§ **Instructions for the task**: Take from the listing each line that has the string "Brainstorm".

:: Working data ::

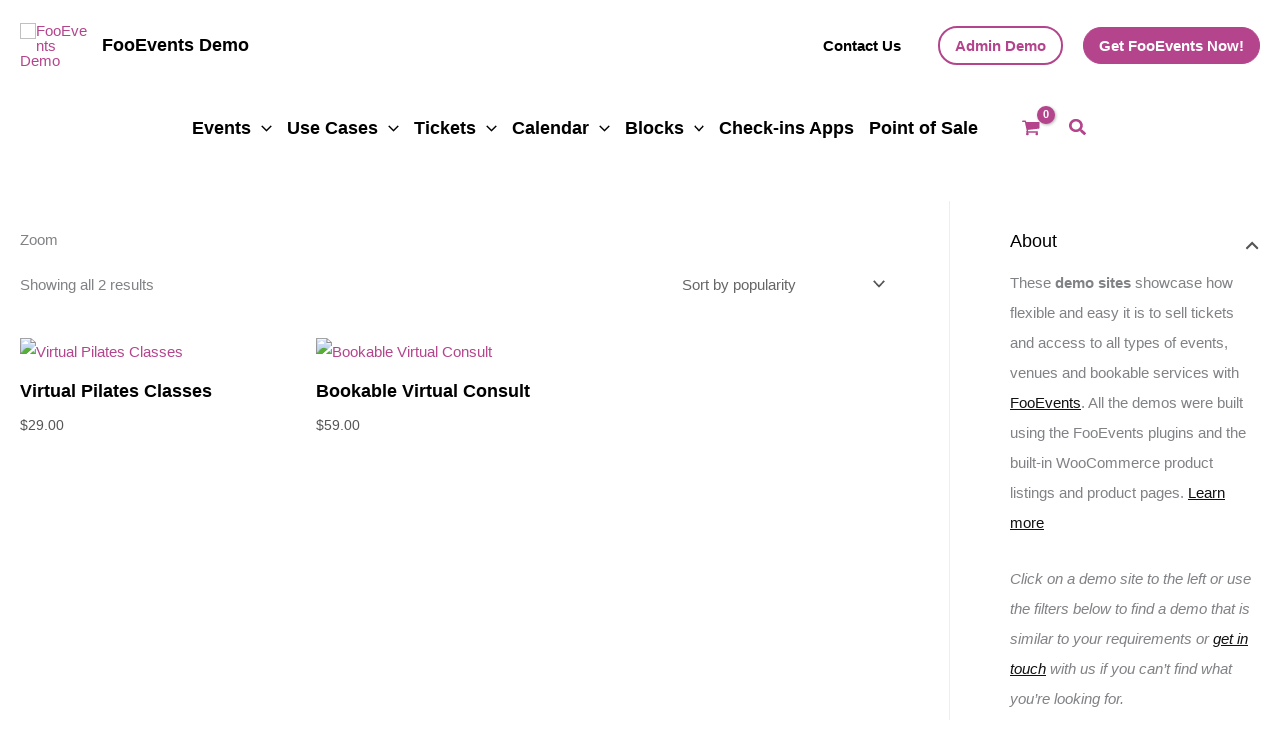

--- FILE ---
content_type: text/css
request_url: https://demo.fooevents.com/wp-content/themes/astra-child/style.css?ver=1.0.0
body_size: 490
content:
/**
Theme Name: Astra Child
Author: Brainstorm Force
Author URI: http://wpastra.com/about/
Description: Astra is the fastest, fully customizable & beautiful theme suitable for blogs, personal portfolios and business websites. It is very lightweight (less than 50KB on frontend) and offers unparalleled speed. Built with SEO in mind, Astra comes with schema.org code integrated so search engines will love your site. Astra offers plenty of sidebar options and widget areas giving you a full control for customizations. Furthermore, we have included special features and templates so feel free to choose any of your favorite page builder plugin to create pages flexibly. Some of the other features: # WooCommerce Ready # Responsive # Compatible with major plugins # Translation Ready # Extendible with premium addons # Regularly updated # Designed, Developed, Maintained & Supported by Brainstorm Force. Looking for a perfect base theme? Look no further. Astra is fast, fully customizable and beautiful theme!
Version: 1.0.0
License: GNU General Public License v2 or later
License URI: http://www.gnu.org/licenses/gpl-2.0.html
Text Domain: astra-child
Template: astra
*/

.variations-grid .minus,
.variations-grid .plus {
  display: none;
}

.variations-grid .btn-primary {
  padding: 8px 0 !important;
  width: 100%;
}

.variations-grid span.price {
  font-size: 16px !important;
}

#product-23554 .woocommerce-variation-price {
  display: none;
}

.fc-state-default.fc-corner-right,
.fc-state-default.fc-corner-left {
  border-top-left-radius: 0;
  border-bottom-left-radius: 0;
  border-top-right-radius: 0;
  border-bottom-right-radius: 0;
}

.fc-button-group .fc-icon {
  margin-bottom: 0 !important;
}

#desktop_1_fooevents_calendar {
  display: block;
}

#mobile_1_fooevents_calendar {
  display: none;
}

@media screen and (max-width: 600px) {
  #desktop_1_fooevents_calendar {
    display: none;
  }

  #mobile_1_fooevents_calendar {
    display: block;
  }
}


--- FILE ---
content_type: application/x-javascript
request_url: https://demo.fooevents.com/wp-content/plugins/astra-addon/assets/js/minified/blog-reveal.min.js?ver=4.12.0
body_size: -181
content:
document.addEventListener("DOMContentLoaded",()=>{let e=()=>fadin(".ast-fade-up",{delay:200});e(),document.addEventListener("change",()=>{setTimeout(e,1e3)}),document.addEventListener("scroll",e)});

:::

§ **Your solution**:
Author: Brainstorm Force
Description: Astra is the fastest, fully customizable & beautiful theme suitable for blogs, personal portfolios and business websites. It is very lightweight (less than 50KB on frontend) and offers unparalleled speed. Built with SEO in mind, Astra comes with schema.org code integrated so search engines will love your site. Astra offers plenty of sidebar options and widget areas giving you a full control for customizations. Furthermore, we have included special features and templates so feel free to choose any of your favorite page builder plugin to create pages flexibly. Some of the other features: # WooCommerce Ready # Responsive # Compatible with major plugins # Translation Ready # Extendible with premium addons # Regularly updated # Designed, Developed, Maintained & Supported by Brainstorm Force. Looking for a perfect base theme? Look no further. Astra is fast, fully customizable and beautiful theme!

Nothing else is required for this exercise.